Direction 1> Format the rows below as a Markdown table, covering only the part of the rows that opens with the line containing "Looking at the" and continues through the final row. Use the columns Number and Entry, and omit blank lines.

Text passage>
★ ★ ★ ★
Compilation album by various artists
- Released: 1989 (original release) 1993 (re-release)
- Recorded: 1965
- Genres: Pop, rock
- Length: 29:02 (original 1989 release) 28:26 (1993 re-release)
- Label: Rhino Records

Billboard Top Rock'n'Roll Hits chronology
| Billboard Top Rock'n'Roll Hits: 1964 (1988) | Billboard Top Rock'n'Roll Hits: 1965 (1989) | Billboard Top Rock'n'Roll Hits: 1966 (1989) |

= Billboard Top Rock'n'Roll Hits: 1965 =

Billboard Top Rock'n'Roll Hits: 1965 is a compilation album released by Rhino Records in 1989, featuring 10 hit recordings from 1965.

The album includes seven songs that reached the top of the Billboard Hot 100 chart. The remaining three tracks each reached the Hot 100's Top 5; one of those tracks was the No. 1 song of the year: "Wooly Bully" by Sam the Sham & the Pharaohs. A 1993 re-issue omitted both tracks by The Byrds as well as "Hang on Sloopy." These songs were replaced by "I Got You Babe" by Sonny & Cher (a No. 1 hit on the Billboard Hot 100) and two Top 5 hits: "The Name Game" and "A Lover's Concerto." This resulted in what was a Mr. Holland's Opus-esque album, as two songs from the 1993 re-release, "A Lover's Concerto" and "1-2-3", have been featured in the 1996 film Mr. Holland's Opus.
★ ★ ★ ★
Material provided>
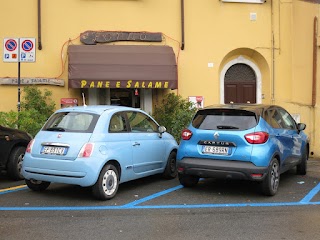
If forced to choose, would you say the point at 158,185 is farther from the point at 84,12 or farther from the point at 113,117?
the point at 84,12

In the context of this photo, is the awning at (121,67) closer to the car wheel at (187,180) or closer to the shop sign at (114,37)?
the shop sign at (114,37)

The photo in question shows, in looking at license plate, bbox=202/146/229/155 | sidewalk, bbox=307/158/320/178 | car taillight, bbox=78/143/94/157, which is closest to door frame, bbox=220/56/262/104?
sidewalk, bbox=307/158/320/178

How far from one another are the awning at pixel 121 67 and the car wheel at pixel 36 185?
4.95 m

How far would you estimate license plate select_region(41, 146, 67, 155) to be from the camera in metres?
6.42

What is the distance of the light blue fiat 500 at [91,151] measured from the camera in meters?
6.32

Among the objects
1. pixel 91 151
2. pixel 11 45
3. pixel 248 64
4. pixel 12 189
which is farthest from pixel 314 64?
pixel 12 189

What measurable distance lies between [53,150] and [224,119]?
9.51 ft

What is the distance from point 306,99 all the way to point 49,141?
9880 mm

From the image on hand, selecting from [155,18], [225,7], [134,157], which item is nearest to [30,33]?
[155,18]

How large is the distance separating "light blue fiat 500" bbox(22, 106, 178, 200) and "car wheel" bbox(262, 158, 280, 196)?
2.16 metres

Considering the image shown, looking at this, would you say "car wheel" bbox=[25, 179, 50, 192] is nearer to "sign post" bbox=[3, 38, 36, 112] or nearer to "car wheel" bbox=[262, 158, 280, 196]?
"car wheel" bbox=[262, 158, 280, 196]

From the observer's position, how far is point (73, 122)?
6.80m

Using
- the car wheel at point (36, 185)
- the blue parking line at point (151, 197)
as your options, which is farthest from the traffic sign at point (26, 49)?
the blue parking line at point (151, 197)

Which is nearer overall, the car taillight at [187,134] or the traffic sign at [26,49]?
the car taillight at [187,134]
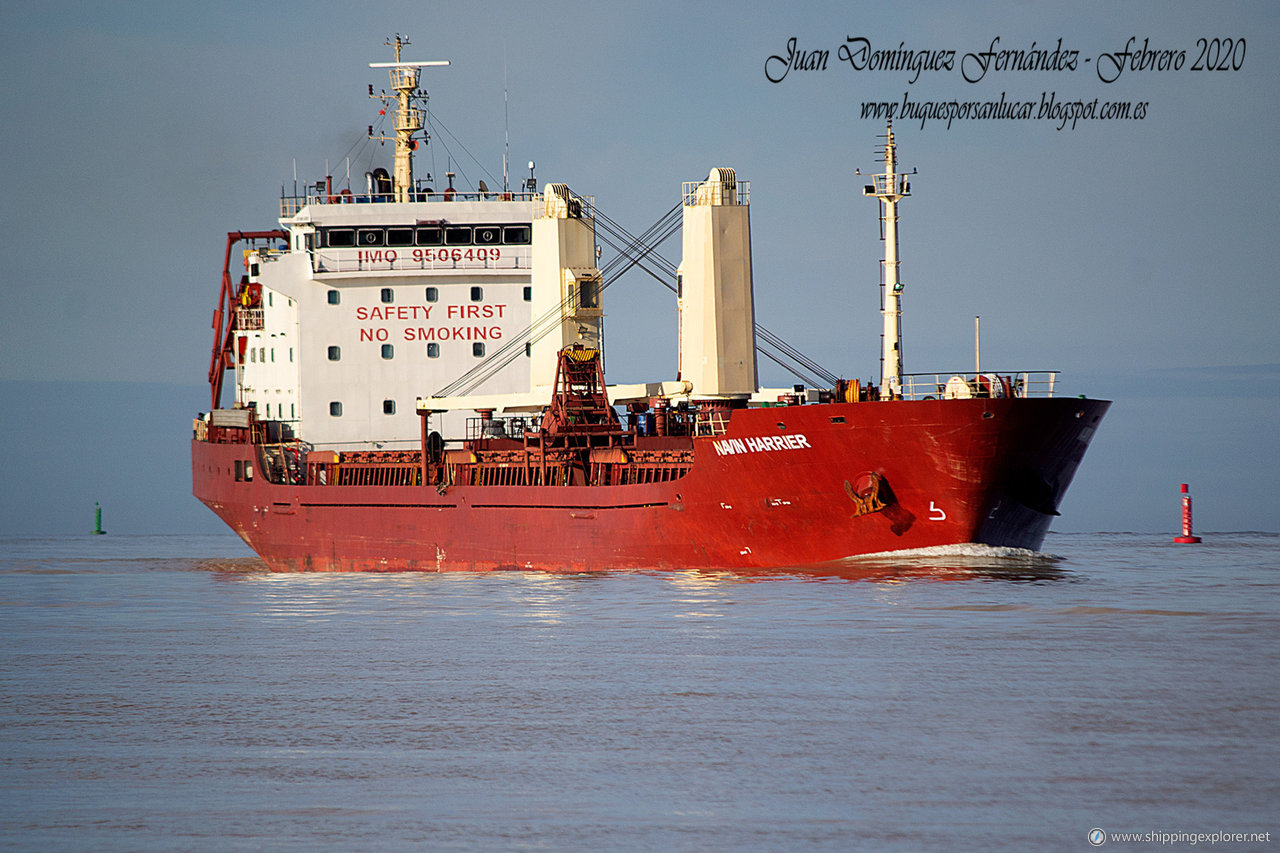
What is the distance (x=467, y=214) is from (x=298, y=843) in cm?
2739

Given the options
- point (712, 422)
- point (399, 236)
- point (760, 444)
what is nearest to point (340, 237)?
point (399, 236)

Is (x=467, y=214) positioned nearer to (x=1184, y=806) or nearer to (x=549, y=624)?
(x=549, y=624)

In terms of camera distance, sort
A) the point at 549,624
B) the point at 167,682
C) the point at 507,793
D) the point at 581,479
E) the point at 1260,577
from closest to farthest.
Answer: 1. the point at 507,793
2. the point at 167,682
3. the point at 549,624
4. the point at 1260,577
5. the point at 581,479

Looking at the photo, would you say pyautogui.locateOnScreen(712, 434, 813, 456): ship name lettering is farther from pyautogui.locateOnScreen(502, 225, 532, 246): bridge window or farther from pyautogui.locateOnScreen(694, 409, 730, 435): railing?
pyautogui.locateOnScreen(502, 225, 532, 246): bridge window

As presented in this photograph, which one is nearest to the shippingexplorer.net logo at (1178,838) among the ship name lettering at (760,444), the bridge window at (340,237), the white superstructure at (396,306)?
the ship name lettering at (760,444)

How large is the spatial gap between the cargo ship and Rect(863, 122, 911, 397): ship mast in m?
0.06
★ ★ ★ ★
Direction 2> From the album description, quote the part that opens with the words containing "Compilation album by" and closes with "recordings from 1965.".

Worked solution 1>
| Number | Entry |
|---|---|
| 1 | Looking at the photo, would you say pyautogui.locateOnScreen(712, 434, 813, 456): ship name lettering is farther from pyautogui.locateOnScreen(502, 225, 532, 246): bridge window or farther from pyautogui.locateOnScreen(694, 409, 730, 435): railing? |
| 2 | pyautogui.locateOnScreen(502, 225, 532, 246): bridge window |
| 3 | As presented in this photograph, which one is nearest to the shippingexplorer.net logo at (1178,838) among the ship name lettering at (760,444), the bridge window at (340,237), the white superstructure at (396,306)? |
| 4 | the ship name lettering at (760,444) |
| 5 | How large is the spatial gap between the cargo ship and Rect(863, 122, 911, 397): ship mast in m? |
| 6 | 0.06 |

Worked solution 2>
Compilation album by various artists
- Released: 1989 (original release) 1993 (re-release)
- Recorded: 1965
- Genres: Pop, rock
- Length: 29:02 (original 1989 release) 28:26 (1993 re-release)
- Label: Rhino Records

Billboard Top Rock'n'Roll Hits chronology
| Billboard Top Rock'n'Roll Hits: 1964 (1988) | Billboard Top Rock'n'Roll Hits: 1965 (1989) | Billboard Top Rock'n'Roll Hits: 1966 (1989) |

= Billboard Top Rock'n'Roll Hits: 1965 =

Billboard Top Rock'n'Roll Hits: 1965 is a compilation album released by Rhino Records in 1989, featuring 10 hit recordings from 1965.